In this period, negotiations began with the manager Hans Olaf Nilsen (1873–1951) of Drammen, who had held leadership positions at Åmotsfors Pappersfabrik and Granfos Brug and had helped establish the Eker (1905) and Sunland (1912) paper factories. In 1933 he and a couple of other investors, together with Ytre Sandsvær Skogeierforening and Ytre Sandsvær municipality, formed a new company, Vittingfoss Bruk A/S, which leased the factory.

In 1936 the facilities were sold to a Tønsberg-dominated company that aimed to modernize for fine-paper production on a single paper machine. In 1947 A/S Vittingfoss Bruk bought a Yankee machine with a 92-inch working width from A/S Bamble Bruk; the hollander section was expanded the next year, and in 1952 the premises were enlarged and the company's largest paper machine rebuilt, with the aim of raising production by 30 to 40 percent. Until the 1950s Vittingfoss produced both wood-containing and wood-free paper grades, but from then on it concentrated on wood-containing grades based on pulp from its own mill, and colored paper became a specialty.

=== New difficulties ===

The 1960s and 1970s were difficult for Vittingfos Tresliperi og Papirfabrik, as for many other wood-processing companies, but the company pressed ahead. In 1974 it leased the premises of the closed Vestfos Cellulose in Øvre Eiker and began production there with about 100 employees, but operations at Vestfossen stopped again after little more than a year, and a shortfall in orders brought layoffs at Hvittingfoss too.

The management saw that prices for the factory's paper types were not keeping pace with rising production costs, and turned the focus toward more refined paper ranges that could fetch higher prices. To that end it began cooperating with the Englishman Len Carrington Moule, who had developed recipes for copying pulp for self-copying paper, and in 1976–1977 the factory invested in a new coating unit for such paper and also took up recycled-pulp production. The debt, however, was too large.
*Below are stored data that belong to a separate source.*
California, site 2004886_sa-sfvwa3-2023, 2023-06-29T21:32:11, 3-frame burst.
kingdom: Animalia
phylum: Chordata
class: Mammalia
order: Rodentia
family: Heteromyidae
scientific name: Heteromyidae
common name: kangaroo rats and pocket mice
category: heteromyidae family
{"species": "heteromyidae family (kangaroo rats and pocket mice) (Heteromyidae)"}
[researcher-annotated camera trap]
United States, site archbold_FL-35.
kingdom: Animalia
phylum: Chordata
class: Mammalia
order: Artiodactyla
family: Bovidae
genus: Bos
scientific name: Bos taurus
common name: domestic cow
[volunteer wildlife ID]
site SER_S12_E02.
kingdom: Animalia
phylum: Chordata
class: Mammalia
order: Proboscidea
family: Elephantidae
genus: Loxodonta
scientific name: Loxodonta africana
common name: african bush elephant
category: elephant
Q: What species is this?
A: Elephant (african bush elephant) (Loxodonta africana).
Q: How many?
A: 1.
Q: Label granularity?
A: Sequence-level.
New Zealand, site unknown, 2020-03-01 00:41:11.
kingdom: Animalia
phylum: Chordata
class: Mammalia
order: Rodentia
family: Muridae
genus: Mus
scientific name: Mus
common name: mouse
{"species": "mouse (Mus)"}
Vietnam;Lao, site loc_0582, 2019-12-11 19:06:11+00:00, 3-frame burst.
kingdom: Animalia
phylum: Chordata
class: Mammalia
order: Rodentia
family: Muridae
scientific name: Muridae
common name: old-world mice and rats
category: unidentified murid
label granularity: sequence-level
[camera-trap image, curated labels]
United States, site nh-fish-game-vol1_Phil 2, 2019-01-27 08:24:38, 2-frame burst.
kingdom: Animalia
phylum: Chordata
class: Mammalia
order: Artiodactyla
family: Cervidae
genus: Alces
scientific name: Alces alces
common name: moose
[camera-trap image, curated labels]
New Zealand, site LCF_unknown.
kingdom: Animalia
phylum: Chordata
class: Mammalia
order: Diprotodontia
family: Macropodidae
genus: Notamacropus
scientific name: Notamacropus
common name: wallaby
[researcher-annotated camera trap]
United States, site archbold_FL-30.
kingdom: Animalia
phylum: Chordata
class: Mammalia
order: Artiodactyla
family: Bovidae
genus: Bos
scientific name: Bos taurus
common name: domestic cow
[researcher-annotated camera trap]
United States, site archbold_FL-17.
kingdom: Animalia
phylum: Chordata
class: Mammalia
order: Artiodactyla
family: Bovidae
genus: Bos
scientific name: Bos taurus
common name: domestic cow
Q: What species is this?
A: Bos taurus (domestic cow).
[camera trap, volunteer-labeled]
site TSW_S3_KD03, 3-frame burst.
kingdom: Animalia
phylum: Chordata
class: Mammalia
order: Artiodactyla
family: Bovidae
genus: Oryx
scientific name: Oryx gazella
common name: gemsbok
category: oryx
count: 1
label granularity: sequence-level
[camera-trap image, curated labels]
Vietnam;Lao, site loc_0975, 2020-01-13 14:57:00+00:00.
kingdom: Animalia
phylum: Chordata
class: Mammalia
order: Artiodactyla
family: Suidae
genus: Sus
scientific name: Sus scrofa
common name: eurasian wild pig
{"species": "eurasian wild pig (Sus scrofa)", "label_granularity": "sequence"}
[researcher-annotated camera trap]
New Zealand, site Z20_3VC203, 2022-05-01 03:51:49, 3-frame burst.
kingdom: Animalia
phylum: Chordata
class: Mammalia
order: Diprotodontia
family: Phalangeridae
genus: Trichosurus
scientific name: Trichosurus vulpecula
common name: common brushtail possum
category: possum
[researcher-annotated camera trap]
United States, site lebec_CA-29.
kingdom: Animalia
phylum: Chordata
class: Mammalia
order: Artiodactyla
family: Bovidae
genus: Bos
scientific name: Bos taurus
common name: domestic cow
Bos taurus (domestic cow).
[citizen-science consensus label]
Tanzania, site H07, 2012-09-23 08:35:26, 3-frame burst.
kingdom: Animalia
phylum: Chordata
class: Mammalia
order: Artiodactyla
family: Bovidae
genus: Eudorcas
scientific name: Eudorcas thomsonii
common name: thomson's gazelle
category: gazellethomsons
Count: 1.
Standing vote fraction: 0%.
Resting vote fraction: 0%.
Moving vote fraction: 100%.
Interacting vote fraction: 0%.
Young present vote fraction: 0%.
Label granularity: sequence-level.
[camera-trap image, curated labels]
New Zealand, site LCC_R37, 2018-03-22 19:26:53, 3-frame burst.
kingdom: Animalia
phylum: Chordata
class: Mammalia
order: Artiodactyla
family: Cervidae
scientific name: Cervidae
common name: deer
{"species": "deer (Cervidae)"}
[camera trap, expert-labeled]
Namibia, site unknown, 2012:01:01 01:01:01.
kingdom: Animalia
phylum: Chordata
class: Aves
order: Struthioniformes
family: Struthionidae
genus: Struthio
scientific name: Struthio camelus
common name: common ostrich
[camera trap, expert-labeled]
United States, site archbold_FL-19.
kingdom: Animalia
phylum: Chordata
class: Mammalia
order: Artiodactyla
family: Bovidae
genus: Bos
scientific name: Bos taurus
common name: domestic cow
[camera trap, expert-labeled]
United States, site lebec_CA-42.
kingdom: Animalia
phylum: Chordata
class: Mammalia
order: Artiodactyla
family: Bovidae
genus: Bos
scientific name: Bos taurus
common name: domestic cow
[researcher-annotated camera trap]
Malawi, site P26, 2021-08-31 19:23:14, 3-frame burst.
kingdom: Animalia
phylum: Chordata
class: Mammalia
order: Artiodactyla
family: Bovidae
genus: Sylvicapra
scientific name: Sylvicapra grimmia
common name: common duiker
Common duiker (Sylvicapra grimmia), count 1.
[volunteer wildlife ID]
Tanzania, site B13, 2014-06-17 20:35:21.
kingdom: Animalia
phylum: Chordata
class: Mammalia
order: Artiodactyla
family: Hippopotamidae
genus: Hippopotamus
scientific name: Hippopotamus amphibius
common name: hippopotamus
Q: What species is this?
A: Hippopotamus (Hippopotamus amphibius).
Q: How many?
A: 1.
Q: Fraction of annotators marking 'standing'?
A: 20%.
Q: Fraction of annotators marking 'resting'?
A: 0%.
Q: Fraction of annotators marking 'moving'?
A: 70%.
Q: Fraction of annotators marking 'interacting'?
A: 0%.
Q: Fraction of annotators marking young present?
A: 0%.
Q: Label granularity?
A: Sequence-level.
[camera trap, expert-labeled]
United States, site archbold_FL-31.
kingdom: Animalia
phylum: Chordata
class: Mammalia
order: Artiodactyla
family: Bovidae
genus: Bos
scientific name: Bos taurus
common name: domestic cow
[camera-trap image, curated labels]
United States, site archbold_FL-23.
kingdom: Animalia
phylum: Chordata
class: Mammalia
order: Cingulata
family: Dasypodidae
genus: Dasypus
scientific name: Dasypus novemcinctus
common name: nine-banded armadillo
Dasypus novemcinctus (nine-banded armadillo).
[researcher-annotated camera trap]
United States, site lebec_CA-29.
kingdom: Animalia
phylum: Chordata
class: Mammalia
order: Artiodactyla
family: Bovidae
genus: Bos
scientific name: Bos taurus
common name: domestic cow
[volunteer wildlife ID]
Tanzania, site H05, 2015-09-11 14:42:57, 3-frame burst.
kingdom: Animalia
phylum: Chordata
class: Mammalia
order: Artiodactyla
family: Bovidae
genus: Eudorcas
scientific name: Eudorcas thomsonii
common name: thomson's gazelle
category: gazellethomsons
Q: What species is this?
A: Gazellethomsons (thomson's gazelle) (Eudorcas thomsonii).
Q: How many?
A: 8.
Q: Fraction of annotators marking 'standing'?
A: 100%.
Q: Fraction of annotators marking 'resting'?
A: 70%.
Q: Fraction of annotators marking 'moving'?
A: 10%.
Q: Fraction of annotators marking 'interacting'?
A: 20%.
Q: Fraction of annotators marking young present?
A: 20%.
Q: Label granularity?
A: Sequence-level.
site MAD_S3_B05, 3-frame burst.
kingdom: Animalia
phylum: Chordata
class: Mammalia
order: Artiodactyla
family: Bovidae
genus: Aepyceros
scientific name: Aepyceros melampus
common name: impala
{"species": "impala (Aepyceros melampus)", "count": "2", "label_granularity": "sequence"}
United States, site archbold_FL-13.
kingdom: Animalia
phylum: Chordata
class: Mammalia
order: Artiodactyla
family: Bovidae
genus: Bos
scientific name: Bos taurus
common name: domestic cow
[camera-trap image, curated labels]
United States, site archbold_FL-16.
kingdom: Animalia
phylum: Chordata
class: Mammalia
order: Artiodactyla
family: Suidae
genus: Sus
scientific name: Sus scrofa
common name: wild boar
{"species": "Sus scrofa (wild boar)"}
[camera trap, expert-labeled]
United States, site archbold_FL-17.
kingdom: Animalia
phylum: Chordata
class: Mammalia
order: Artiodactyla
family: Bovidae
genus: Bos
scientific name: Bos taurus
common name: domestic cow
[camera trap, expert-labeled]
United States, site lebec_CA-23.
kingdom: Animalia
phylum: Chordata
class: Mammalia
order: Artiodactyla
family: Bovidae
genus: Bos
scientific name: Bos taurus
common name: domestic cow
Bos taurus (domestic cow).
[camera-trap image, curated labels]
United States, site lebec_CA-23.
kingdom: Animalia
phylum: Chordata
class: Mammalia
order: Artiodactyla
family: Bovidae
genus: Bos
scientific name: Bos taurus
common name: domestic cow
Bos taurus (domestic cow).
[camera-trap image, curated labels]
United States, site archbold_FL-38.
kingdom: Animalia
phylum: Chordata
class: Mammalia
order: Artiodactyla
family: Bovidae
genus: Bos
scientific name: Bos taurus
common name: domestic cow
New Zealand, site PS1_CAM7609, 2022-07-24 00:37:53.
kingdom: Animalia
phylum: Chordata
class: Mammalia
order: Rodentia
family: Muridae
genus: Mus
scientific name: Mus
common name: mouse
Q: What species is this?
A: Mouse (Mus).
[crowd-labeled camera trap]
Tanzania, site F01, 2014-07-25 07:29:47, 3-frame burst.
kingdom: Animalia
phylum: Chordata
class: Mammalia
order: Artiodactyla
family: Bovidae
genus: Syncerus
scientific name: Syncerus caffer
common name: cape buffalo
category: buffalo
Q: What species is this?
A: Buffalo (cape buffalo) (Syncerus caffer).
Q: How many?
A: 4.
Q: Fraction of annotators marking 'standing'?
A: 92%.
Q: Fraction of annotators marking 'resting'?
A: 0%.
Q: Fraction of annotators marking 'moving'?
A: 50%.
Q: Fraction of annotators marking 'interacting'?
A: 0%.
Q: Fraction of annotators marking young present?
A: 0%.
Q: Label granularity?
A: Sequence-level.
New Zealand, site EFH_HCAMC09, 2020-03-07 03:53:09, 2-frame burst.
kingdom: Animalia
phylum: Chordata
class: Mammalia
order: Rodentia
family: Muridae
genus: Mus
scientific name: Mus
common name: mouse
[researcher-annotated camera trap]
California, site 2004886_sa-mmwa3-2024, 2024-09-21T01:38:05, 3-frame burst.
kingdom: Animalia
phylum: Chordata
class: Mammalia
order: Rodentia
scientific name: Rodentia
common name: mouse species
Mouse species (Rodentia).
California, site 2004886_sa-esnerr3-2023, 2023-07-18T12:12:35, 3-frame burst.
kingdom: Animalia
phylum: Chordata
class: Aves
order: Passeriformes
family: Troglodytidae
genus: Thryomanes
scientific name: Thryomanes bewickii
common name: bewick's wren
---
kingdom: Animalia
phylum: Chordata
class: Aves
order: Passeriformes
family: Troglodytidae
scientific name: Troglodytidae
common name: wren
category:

A/S Vittingfoss went bankrupt in the summer of 1978, with creditors owed 53 million kroner and 113 employees facing the loss of their jobs. Many took hope when, only a couple of weeks later, the estate administrators won the probate court's approval to form an interim company, AS Nye Vittingfoss, to run the factory for at least a year; it bought the facilities from the estate for 5.5 million kroner. Beset by technical and financial problems, the new Vittingfoss company also went bankrupt in 1980. This time the estate administrators sold off the stocks and production equipment, and the factory's largest paper machine was dismantled and shipped to India, bringing paper production at Hvittingfoss to a definitive end.

== Bibliography ==

- Evju, Hans (1934). «Vittingfoss Bruk», in Skogeieren no. 2, 1934.
- Kittilsen, Ingolf (1947). Vittingfossen i industriens tjeneste 1647–1947. Oslo: Fabritius & Sønners forlag.
- Tråen, Even (2001). «Vannet som energikilde», in Livet langs Numedalslågen. pp. 144–156.